_Reading text_:
· · · · ·

Liang, known in historiography as the Western Liang () or the Later Liang (), was an imperial dynasty of China during the Northern and Southern dynasties era of Chinese history. Throughout its existence, it remained a puppet state of the Western Wei, Northern Zhou and Sui dynasties. The Western Liang dynasty was ruled by members of the same imperial clan as the Liang dynasty. It was located in the middle Yangtze region in today's central Hubei province.

The Western Liang's founding emperor, Xiao Cha, was a grandson of the Liang dynasty founder Emperor Wu of Liang. As a result, Western Liang is usually considered a rump state of the Liang dynasty after 557. From 555 to 557 the two states claiming the political orthodoxy of the Liang dynasty existed simultaneously: Xiao Cha ruled from Jiangling, while Xiao Yuanming and Xiao Fangzhi ruled from Jiankang. Before 555, Emperor Yuan of Liang also ruled from Jiangling before he was captured and executed by Xiao Cha and his Western Wei backers. However, he is considered a Liang dynasty emperor rather than a Western Liang emperor because, among other things, he (at least nominally) controlled a much larger territory.

· · · · ·

_Given information_:

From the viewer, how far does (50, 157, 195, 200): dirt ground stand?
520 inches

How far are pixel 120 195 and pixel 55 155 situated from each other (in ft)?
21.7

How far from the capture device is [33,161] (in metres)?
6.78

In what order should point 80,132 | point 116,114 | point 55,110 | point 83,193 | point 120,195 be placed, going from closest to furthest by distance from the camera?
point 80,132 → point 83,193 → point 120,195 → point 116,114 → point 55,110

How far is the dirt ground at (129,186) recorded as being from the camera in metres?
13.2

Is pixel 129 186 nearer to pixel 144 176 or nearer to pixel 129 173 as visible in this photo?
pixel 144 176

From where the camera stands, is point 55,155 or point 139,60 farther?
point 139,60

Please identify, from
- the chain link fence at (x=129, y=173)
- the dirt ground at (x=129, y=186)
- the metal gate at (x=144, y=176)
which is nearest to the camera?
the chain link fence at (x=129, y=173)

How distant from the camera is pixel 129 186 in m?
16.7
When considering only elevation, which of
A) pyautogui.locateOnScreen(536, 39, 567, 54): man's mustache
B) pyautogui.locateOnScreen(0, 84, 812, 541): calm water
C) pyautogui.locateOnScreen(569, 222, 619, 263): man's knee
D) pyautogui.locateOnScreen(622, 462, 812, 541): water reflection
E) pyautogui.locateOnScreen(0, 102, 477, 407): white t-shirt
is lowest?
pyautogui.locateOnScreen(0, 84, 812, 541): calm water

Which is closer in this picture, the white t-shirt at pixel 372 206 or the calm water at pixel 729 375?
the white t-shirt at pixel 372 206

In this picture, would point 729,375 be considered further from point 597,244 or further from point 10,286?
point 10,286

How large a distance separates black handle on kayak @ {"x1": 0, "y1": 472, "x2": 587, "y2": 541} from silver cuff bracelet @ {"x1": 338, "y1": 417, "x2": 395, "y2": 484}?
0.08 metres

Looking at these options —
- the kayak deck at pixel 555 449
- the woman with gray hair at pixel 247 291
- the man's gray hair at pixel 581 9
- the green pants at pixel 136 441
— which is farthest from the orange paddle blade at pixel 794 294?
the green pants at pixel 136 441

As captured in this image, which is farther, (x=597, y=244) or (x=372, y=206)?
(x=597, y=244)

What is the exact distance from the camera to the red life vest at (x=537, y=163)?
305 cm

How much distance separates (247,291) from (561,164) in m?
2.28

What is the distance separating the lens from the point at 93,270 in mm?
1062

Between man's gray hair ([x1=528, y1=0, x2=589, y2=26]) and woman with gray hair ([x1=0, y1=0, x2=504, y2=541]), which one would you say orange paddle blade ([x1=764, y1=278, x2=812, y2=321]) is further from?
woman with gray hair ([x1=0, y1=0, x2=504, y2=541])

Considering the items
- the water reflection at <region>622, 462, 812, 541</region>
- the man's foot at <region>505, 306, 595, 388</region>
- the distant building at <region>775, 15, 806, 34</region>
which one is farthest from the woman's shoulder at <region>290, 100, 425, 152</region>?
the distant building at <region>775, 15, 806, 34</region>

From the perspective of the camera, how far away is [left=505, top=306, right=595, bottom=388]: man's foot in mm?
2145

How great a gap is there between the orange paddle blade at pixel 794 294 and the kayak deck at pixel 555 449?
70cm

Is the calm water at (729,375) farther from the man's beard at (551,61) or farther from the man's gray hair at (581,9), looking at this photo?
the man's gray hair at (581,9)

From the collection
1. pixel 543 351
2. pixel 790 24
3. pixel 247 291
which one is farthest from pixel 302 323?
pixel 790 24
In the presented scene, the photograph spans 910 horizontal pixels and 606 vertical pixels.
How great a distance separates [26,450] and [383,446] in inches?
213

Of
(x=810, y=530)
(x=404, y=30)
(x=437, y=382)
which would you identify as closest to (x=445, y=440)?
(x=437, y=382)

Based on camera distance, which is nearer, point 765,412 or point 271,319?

· · · · ·

_What to do_:
A. Answer these questions using the Western Liang text.
(i) In which present-day province was the Western Liang located?
(ii) Who was the founding emperor of the Western Liang?
(iii) From which city did Xiao Cha rule between 555 and 557?
B. Write the next paragraph of the Western Liang text, starting after its final sentence.
The records have no connection to the Western Liang text.

_Results of the tasks_:
A.
(i) Hubei, in its central part.
(ii) Xiao Cha.
(iii) Jiangling.

B.
The Western Liang had 3 emperors, Xiao Cha (Emperor Xuan), Xiao Kui (Emperor Ming), and Xiao Cong (Emperor Jing). From 617 to 621, when the Sui dynasty collapsed, Xiao Cha's great-grandson Xiao Xian occupied the former Western Liang territory (and more) and proclaimed himself King of Liang, but his short-lived state is usually considered separate.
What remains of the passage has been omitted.